Piano Spheres was founded in 1994 by pianist and scholar Leonard Stein, to present the best of contemporary piano music as well as rarely heard treasures from centuries past. Stein, a protégé of Arnold Schoenberg and founding Director of the Arnold Schoenberg Institute, was a champion of new music for more than sixty years as pianist, scholar, teacher, and presenter, both in Los Angeles and abroad. He hand-selected four of his most adventurous, new-music-minded former students from the University of Southern California – Gloria Cheng, Vicki Ray, Mark Robson, and Susan Svrček – to mentor as his colleagues in a unique cooperative venture: a concert series presenting five solo piano recitals programmed by each of the five pianists, all of whom share a fierce dedication to new and unusual music. On September 13, 1994, marking the 120th anniversary of Schoenberg’s birth, Piano Spheres presented its first concert. Since then, it has continued to combine the highest musical standards with a passionate commitment to exploring the music of today, to create the piano repertoire of the future.

The passing of Leonard Stein in 2004 led to a decision to invite a distinguished guest pianist each season to program and perform one concert of the five-concert series, which draws audiences from throughout the region. Among these guest pianists have been composer-pianist Thomas Adès, Jeffrey Kahane, Kathleen Supové, Christopher O’Riley, Ursula Oppens, composer-pianist Terry Riley, Eric Huebner, Joanne Pearce Martin, Liam Viney, the Bugallo-Williams Duo, the Viney-Grinberg Duo,  Aron Kallay, Steven Vanhauwaert, Nic Gerpe, Richard Valitutto, and HOCKET.

In 2019 PS added the dynamic piano duo HOCKET (Sarah Gibson & Thomas Kotcheff) as their first new core artists since 1994. HOCKET was recently named Best Chamber Ensemble, Best New-Music Ensemble, Best Discovery, and Best Streamed Performance by the San Francisco Classical Voice.

Critics have called Piano Spheres “A nourishing, lasting LA invention” and one of “our most imaginative, best-planned, courageous and stimulating concert series.” Perhaps the LA Times said it best: “Clearly, Piano Spheres is intent on promoting new musical piano culture, not only by affording a handful of L.A.’s finest [pianists] a regular showcase, but also helping to expand and update the existing solo piano repertoire and offer needed encouragement to young composers.”

To date, Piano Spheres’ core artists and renowned guest artists have presented 830 works for piano by more than 300 composers from across the globe, of which 92 are women and 254 are American. These works include solo, duo piano, piano chamber music, and piano vocal music, comprising 126 premieres, 44 of which were commissioned by PS itself. Past performances are presented both on our website and the PS YouTube channel (YouTube/Piano Spheres).
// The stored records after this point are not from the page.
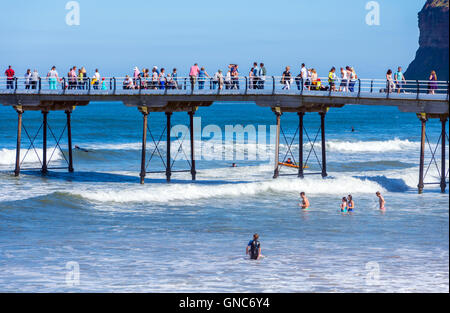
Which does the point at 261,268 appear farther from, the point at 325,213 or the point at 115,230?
the point at 325,213

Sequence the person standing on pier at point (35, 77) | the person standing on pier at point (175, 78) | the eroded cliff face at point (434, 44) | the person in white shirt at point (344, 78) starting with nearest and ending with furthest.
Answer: the person in white shirt at point (344, 78)
the person standing on pier at point (175, 78)
the person standing on pier at point (35, 77)
the eroded cliff face at point (434, 44)

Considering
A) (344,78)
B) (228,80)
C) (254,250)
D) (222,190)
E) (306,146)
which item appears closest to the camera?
(254,250)

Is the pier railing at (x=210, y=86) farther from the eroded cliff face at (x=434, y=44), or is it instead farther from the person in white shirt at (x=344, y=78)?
the eroded cliff face at (x=434, y=44)

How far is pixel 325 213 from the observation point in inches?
1221

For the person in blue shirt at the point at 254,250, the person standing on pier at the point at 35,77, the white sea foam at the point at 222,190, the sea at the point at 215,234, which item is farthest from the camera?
the person standing on pier at the point at 35,77

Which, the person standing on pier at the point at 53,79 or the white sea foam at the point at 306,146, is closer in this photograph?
the person standing on pier at the point at 53,79

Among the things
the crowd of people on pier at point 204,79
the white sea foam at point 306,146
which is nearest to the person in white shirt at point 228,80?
the crowd of people on pier at point 204,79

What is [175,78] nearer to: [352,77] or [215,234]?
[352,77]

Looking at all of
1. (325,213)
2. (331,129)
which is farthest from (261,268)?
(331,129)

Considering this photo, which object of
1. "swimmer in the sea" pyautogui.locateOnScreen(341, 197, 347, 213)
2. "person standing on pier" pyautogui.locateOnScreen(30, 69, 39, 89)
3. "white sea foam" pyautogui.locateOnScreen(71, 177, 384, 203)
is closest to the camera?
"swimmer in the sea" pyautogui.locateOnScreen(341, 197, 347, 213)

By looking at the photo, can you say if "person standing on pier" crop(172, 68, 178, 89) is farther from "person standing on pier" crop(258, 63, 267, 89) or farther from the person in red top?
the person in red top

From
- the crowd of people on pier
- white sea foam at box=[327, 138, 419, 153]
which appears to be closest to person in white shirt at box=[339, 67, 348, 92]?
the crowd of people on pier

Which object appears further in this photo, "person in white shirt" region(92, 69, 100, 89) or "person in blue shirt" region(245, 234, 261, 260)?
"person in white shirt" region(92, 69, 100, 89)

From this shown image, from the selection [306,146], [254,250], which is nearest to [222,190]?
[254,250]
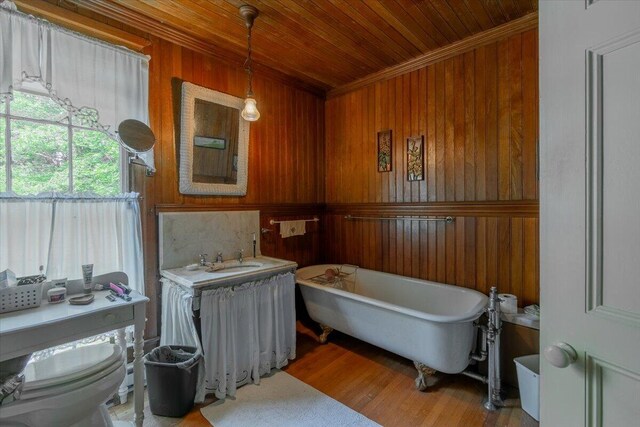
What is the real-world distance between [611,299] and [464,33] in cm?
246

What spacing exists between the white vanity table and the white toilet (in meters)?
0.14

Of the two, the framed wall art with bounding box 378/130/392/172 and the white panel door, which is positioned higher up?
the framed wall art with bounding box 378/130/392/172

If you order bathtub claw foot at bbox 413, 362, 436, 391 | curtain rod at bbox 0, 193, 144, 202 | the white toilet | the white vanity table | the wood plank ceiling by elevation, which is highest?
the wood plank ceiling

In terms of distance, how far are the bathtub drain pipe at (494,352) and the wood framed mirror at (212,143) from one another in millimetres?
2226

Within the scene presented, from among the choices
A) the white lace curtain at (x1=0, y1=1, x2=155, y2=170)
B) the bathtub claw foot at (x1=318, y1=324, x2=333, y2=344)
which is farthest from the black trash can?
the white lace curtain at (x1=0, y1=1, x2=155, y2=170)

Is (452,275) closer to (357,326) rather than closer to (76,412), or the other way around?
(357,326)

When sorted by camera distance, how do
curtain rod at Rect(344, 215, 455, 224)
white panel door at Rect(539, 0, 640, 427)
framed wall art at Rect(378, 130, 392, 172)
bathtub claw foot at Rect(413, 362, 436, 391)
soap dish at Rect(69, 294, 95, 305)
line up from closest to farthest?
white panel door at Rect(539, 0, 640, 427) → soap dish at Rect(69, 294, 95, 305) → bathtub claw foot at Rect(413, 362, 436, 391) → curtain rod at Rect(344, 215, 455, 224) → framed wall art at Rect(378, 130, 392, 172)

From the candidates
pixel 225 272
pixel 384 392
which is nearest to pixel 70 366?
pixel 225 272

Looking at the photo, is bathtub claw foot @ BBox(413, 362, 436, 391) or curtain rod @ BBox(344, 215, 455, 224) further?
curtain rod @ BBox(344, 215, 455, 224)

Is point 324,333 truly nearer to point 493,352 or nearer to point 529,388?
point 493,352

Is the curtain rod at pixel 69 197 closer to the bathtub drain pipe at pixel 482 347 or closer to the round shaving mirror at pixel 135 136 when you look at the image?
the round shaving mirror at pixel 135 136

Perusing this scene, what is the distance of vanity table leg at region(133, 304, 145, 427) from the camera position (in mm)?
1636

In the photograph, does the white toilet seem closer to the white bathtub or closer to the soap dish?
the soap dish

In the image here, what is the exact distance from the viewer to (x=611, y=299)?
663 mm
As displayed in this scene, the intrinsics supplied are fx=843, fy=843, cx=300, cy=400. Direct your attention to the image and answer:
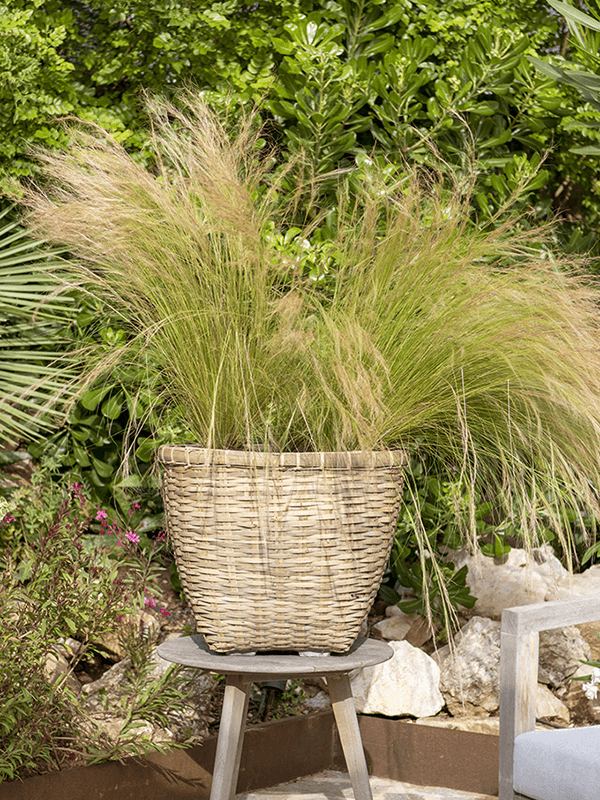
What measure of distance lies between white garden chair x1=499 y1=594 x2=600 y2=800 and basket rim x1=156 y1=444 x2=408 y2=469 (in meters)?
0.37

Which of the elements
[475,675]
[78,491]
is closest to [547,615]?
[475,675]

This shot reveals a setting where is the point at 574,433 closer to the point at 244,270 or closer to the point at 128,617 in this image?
the point at 244,270

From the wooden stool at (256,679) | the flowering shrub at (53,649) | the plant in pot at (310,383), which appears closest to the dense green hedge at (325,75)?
the plant in pot at (310,383)

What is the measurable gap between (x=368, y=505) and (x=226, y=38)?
5.23 ft

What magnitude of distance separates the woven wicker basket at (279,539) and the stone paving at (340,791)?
0.70 metres

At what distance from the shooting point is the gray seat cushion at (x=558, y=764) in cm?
126

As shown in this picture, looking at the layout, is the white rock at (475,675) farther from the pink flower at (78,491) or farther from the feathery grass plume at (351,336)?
the pink flower at (78,491)

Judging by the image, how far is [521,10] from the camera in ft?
8.43

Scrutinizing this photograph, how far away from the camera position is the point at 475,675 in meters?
2.17

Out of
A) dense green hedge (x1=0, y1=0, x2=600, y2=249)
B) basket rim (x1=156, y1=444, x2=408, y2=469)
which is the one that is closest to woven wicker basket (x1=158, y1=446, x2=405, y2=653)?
basket rim (x1=156, y1=444, x2=408, y2=469)

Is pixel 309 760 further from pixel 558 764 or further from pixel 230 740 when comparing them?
pixel 558 764

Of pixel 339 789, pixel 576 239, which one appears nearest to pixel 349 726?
pixel 339 789

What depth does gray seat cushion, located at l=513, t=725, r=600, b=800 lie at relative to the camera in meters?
1.26

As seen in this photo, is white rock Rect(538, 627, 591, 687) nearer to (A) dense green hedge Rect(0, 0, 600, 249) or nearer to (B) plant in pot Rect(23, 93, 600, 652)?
(B) plant in pot Rect(23, 93, 600, 652)
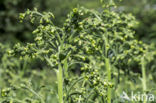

The Piano Spheres core artists are determined to mentor and spotlight the next generation of concert pianists. Through the well-received Emerging Artist Series (formerly Satellite Series), now in its fifth season, PS core artists guide younger L.A.-area pianists in commissioning, interpreting, and performing new works for the piano. Public workshops, featuring the Piano Spheres artist, the emerging artist, and the commissioned composer, are held prior to the artist’s performance. Working to develop new audiences and new sources of funding, the board authorized Friends of Piano Spheres to initiate free “Artists Salons” in private homes, open to the public. Each artist selects a topic within the new music field, addresses the audience, performs examples, and takes questions. This model has proved so popular that we are planning to offer the salon model to college and university campuses.

Piano Spheres artists have performed in Minimalist Jukebox at the LA Philharmonic as part of the LA Philharmonic’s “California Project” festival and “Noon to Midnight”; in a series of four yearly recitals at Boston Court Theater, Pasadena; and for the UCLA Music Library Tribute to Leonard Stein in Schoenberg Hall.